## Working data:

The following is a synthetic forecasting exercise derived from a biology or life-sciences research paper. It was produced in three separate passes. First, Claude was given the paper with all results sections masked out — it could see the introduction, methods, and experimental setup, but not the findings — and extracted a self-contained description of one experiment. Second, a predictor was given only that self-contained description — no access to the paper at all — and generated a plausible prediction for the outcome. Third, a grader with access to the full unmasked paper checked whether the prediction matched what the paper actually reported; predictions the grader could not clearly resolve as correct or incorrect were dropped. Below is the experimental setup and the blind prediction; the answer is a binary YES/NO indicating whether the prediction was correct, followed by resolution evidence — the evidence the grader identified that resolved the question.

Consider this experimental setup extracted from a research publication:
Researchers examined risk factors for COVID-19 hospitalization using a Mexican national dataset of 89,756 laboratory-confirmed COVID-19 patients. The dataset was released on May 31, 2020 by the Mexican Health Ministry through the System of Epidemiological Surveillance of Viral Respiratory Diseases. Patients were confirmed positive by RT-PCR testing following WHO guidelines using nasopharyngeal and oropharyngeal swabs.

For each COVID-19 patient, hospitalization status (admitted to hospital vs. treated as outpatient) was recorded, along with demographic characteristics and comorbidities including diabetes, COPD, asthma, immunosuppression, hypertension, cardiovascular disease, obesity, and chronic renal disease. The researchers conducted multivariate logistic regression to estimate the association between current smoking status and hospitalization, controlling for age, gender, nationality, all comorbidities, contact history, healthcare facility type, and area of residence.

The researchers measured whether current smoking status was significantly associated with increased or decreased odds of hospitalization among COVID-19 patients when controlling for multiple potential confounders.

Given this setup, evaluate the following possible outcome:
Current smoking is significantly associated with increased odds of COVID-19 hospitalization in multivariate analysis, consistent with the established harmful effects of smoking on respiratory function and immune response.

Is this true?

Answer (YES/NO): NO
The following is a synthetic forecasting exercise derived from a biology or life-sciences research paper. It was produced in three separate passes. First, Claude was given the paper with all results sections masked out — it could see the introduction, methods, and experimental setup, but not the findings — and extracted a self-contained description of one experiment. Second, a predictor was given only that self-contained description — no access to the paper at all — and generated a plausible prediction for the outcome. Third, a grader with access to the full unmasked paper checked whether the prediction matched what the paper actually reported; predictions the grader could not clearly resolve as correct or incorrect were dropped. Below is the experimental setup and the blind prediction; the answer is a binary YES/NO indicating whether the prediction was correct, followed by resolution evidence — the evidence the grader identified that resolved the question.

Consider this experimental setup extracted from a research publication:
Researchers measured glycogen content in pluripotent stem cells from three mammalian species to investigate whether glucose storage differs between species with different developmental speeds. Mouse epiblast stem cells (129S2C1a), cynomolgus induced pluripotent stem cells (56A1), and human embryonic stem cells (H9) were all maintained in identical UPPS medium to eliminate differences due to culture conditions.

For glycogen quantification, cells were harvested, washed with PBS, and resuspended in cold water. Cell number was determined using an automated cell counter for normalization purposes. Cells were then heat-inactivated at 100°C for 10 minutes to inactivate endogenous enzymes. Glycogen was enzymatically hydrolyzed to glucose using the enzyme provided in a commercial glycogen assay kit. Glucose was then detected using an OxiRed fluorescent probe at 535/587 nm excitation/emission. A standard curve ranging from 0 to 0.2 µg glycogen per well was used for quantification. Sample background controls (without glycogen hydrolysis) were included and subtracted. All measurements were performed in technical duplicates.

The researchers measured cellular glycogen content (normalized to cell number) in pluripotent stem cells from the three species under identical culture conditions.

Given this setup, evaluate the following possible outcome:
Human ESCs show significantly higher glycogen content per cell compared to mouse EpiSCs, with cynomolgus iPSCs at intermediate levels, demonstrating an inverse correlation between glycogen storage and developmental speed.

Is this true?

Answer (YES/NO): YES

## Task:
Everything above from the line containing "The researchers measured whether" through the line containing "Researchers measured glycogen" must be copied exactly. Nothing outside that range belongs in the answer.

## Task result:
The researchers measured whether current smoking status was significantly associated with increased or decreased odds of hospitalization among COVID-19 patients when controlling for multiple potential confounders.

Given this setup, evaluate the following possible outcome:
Current smoking is significantly associated with increased odds of COVID-19 hospitalization in multivariate analysis, consistent with the established harmful effects of smoking on respiratory function and immune response.

Is this true?

Answer (YES/NO): NO
The following is a synthetic forecasting exercise derived from a biology or life-sciences research paper. It was produced in three separate passes. First, Claude was given the paper with all results sections masked out — it could see the introduction, methods, and experimental setup, but not the findings — and extracted a self-contained description of one experiment. Second, a predictor was given only that self-contained description — no access to the paper at all — and generated a plausible prediction for the outcome. Third, a grader with access to the full unmasked paper checked whether the prediction matched what the paper actually reported; predictions the grader could not clearly resolve as correct or incorrect were dropped. Below is the experimental setup and the blind prediction; the answer is a binary YES/NO indicating whether the prediction was correct, followed by resolution evidence — the evidence the grader identified that resolved the question.

Consider this experimental setup extracted from a research publication:
Researchers measured glycogen content in pluripotent stem cells from three mammalian species to investigate whether glucose storage differs between species with different developmental speeds. Mouse epiblast stem cells (129S2C1a), cynomolgus induced pluripotent stem cells (56A1), and human embryonic stem cells (H9) were all maintained in identical UPPS medium to eliminate differences due to culture conditions.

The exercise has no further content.